Set down all of the data exactly as it appears.

[Entries on spatial positioning]
[START]

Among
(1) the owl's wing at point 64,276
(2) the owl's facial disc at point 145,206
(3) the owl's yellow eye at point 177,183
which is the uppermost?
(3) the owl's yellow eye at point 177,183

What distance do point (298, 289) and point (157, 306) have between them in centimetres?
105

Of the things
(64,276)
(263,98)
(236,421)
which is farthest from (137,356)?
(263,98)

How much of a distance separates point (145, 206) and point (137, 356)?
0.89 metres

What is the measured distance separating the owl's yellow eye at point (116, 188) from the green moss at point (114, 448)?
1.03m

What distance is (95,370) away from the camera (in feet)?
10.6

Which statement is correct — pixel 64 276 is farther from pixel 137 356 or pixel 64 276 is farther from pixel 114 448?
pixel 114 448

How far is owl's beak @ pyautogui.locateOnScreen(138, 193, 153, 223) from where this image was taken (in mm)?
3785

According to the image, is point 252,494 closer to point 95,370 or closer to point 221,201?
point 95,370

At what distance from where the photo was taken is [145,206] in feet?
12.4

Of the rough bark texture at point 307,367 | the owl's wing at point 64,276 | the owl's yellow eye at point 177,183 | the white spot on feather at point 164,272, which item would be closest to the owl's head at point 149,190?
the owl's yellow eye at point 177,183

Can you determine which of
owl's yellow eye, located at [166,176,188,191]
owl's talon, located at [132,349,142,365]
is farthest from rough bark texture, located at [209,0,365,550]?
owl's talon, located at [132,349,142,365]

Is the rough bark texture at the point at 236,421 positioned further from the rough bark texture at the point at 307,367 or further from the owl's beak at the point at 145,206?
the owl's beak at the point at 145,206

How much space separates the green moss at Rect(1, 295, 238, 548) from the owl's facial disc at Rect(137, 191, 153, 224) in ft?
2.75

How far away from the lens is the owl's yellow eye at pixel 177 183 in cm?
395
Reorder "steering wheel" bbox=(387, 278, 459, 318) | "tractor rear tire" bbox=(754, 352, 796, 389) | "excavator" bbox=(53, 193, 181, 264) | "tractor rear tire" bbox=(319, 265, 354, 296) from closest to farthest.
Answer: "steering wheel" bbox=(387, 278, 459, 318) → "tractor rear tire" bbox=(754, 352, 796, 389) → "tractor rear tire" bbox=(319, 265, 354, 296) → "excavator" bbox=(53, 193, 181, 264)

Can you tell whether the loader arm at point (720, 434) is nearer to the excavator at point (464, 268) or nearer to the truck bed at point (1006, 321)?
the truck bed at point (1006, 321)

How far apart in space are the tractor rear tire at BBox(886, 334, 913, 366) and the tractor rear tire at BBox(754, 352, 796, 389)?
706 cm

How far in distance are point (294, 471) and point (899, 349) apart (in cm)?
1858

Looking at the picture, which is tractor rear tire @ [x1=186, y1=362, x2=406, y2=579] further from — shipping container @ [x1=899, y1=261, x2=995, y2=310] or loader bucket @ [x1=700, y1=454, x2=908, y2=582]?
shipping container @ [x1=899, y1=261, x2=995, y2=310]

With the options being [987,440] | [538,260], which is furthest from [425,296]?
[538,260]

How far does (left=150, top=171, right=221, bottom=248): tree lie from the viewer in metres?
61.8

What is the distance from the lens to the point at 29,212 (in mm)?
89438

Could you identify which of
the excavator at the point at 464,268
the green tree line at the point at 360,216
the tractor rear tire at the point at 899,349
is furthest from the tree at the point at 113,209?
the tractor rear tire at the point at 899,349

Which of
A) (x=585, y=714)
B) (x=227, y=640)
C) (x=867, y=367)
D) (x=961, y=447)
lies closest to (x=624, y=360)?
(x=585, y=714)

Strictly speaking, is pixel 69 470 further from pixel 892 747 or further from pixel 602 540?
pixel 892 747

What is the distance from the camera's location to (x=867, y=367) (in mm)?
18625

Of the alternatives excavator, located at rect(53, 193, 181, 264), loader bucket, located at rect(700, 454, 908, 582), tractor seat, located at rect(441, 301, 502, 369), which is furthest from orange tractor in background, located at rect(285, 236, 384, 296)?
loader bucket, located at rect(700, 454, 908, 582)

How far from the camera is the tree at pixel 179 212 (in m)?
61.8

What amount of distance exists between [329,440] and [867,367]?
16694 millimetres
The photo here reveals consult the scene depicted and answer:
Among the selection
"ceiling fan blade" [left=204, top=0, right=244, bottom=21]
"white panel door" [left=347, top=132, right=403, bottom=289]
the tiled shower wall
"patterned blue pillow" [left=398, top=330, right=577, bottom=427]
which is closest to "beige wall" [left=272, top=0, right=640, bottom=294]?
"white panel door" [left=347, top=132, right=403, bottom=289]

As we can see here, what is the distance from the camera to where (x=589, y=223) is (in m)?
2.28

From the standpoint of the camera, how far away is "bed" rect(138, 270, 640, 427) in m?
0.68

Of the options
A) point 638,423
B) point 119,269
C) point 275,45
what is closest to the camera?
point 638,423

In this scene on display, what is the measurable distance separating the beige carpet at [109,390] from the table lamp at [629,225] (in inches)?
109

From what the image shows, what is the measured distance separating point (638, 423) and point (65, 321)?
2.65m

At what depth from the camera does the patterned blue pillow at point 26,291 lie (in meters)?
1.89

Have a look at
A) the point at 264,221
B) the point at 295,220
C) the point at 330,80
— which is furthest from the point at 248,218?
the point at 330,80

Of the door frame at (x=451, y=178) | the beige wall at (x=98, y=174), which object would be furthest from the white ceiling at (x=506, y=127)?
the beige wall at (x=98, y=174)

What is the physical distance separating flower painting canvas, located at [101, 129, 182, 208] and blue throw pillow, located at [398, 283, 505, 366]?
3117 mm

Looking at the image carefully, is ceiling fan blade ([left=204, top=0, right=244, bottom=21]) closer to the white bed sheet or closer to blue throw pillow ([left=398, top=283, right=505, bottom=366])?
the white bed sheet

[END]

REPLY TO THE TASK —
Among
(1) the owl's wing at point 64,276
(2) the owl's facial disc at point 145,206
(3) the owl's yellow eye at point 177,183
which is the uppermost?
(3) the owl's yellow eye at point 177,183

What distance do point (298, 289) and point (157, 306) have between them in centimetres?
105

Of the things
(64,276)
(263,98)
(236,421)
which is farthest from (137,356)?
(263,98)

How much of a distance separates point (145, 206) and point (137, 356)?
0.89 metres

What is the measured distance separating the owl's yellow eye at point (116, 188) from the green moss at point (114, 448)?
1.03m

What distance is (95,370) away from the camera (in feet)?
10.6

Which statement is correct — pixel 64 276 is farther from pixel 137 356 or pixel 64 276 is farther from pixel 114 448?
pixel 114 448

How far is owl's beak @ pyautogui.locateOnScreen(138, 193, 153, 223) from where this image was taken (in mm)?
3785

According to the image, is point 252,494 closer to point 95,370 or closer to point 221,201?
point 95,370

At what distance from where the photo was taken is [145,206] in feet?
12.4

Of the rough bark texture at point 307,367 | the owl's wing at point 64,276 | the owl's yellow eye at point 177,183 | the white spot on feather at point 164,272, which item would be closest to the owl's head at point 149,190?
the owl's yellow eye at point 177,183

Can you determine which of
owl's yellow eye, located at [166,176,188,191]
owl's talon, located at [132,349,142,365]
is farthest from rough bark texture, located at [209,0,365,550]?
owl's talon, located at [132,349,142,365]

Is the rough bark texture at the point at 236,421 positioned further from the rough bark texture at the point at 307,367 or further from the owl's beak at the point at 145,206?
the owl's beak at the point at 145,206

How much space separates the green moss at Rect(1, 295, 238, 548) from the owl's facial disc at Rect(137, 191, 153, 224) in ft?
2.75

How far away from the lens is the owl's yellow eye at pixel 177 183 in cm?
395
Reorder "steering wheel" bbox=(387, 278, 459, 318) | "tractor rear tire" bbox=(754, 352, 796, 389) | "excavator" bbox=(53, 193, 181, 264) | "tractor rear tire" bbox=(319, 265, 354, 296) from closest to farthest.
Answer: "steering wheel" bbox=(387, 278, 459, 318) → "tractor rear tire" bbox=(754, 352, 796, 389) → "tractor rear tire" bbox=(319, 265, 354, 296) → "excavator" bbox=(53, 193, 181, 264)

Can you tell whether the loader arm at point (720, 434) is nearer to the excavator at point (464, 268) or nearer to the truck bed at point (1006, 321)?
the truck bed at point (1006, 321)

How far apart in space are the tractor rear tire at BBox(886, 334, 913, 366) and the tractor rear tire at BBox(754, 352, 796, 389)?
706 cm

How far in distance are point (294, 471) and point (899, 349) apart (in cm)?
1858

Looking at the picture, which is tractor rear tire @ [x1=186, y1=362, x2=406, y2=579] further from — shipping container @ [x1=899, y1=261, x2=995, y2=310] or loader bucket @ [x1=700, y1=454, x2=908, y2=582]?
shipping container @ [x1=899, y1=261, x2=995, y2=310]

With the options being [987,440] | [538,260], which is furthest from [425,296]?
[538,260]

How far does (left=150, top=171, right=221, bottom=248): tree lie from the viewer in metres?
61.8

What is the distance from the lens to the point at 29,212 (in mm)?
89438

Could you identify which of
the excavator at the point at 464,268
the green tree line at the point at 360,216
the tractor rear tire at the point at 899,349
is furthest from the tree at the point at 113,209?
the tractor rear tire at the point at 899,349

Which of
A) (x=585, y=714)
B) (x=227, y=640)
C) (x=867, y=367)
D) (x=961, y=447)
lies closest to (x=624, y=360)?
(x=585, y=714)

Strictly speaking, is pixel 69 470 further from pixel 892 747 or further from pixel 602 540?
pixel 892 747

What is the distance from the camera's location to (x=867, y=367) (in mm)?
18625

Of the alternatives excavator, located at rect(53, 193, 181, 264), loader bucket, located at rect(700, 454, 908, 582), tractor seat, located at rect(441, 301, 502, 369), which is furthest from orange tractor in background, located at rect(285, 236, 384, 296)?
loader bucket, located at rect(700, 454, 908, 582)

How far from the camera is the tree at pixel 179 212 (in m)?
61.8

What amount of distance exists between [329,440] and [867,367]?
16694 millimetres
The photo here reveals consult the scene depicted and answer:
Among the selection
"ceiling fan blade" [left=204, top=0, right=244, bottom=21]
"white panel door" [left=347, top=132, right=403, bottom=289]
the tiled shower wall
"patterned blue pillow" [left=398, top=330, right=577, bottom=427]
which is closest to "beige wall" [left=272, top=0, right=640, bottom=294]?
"white panel door" [left=347, top=132, right=403, bottom=289]

As we can see here, what is the distance from the camera to where (x=589, y=223) is (in m)?
2.28

From the standpoint of the camera, how far away is "bed" rect(138, 270, 640, 427) in m?
0.68

Of the options
A) point 638,423
B) point 119,269
C) point 275,45
what is closest to the camera?
point 638,423

In this scene on display, what is the measurable distance separating the beige carpet at [109,390] from the table lamp at [629,225] (in inches)?
109

From what the image shows, what is the measured distance separating point (638, 423) and point (65, 321)?
2.65m

At what depth from the camera does the patterned blue pillow at point 26,291 lie (in meters)?
1.89

Have a look at
A) the point at 264,221
B) the point at 295,220
C) the point at 330,80
— which is furthest from the point at 248,218?
the point at 330,80

Of the door frame at (x=451, y=178) | the beige wall at (x=98, y=174), which object would be furthest from the white ceiling at (x=506, y=127)?
the beige wall at (x=98, y=174)

What is the physical distance separating flower painting canvas, located at [101, 129, 182, 208] and blue throw pillow, located at [398, 283, 505, 366]?
3117 mm

Looking at the image carefully, is ceiling fan blade ([left=204, top=0, right=244, bottom=21]) closer to the white bed sheet or closer to blue throw pillow ([left=398, top=283, right=505, bottom=366])?
the white bed sheet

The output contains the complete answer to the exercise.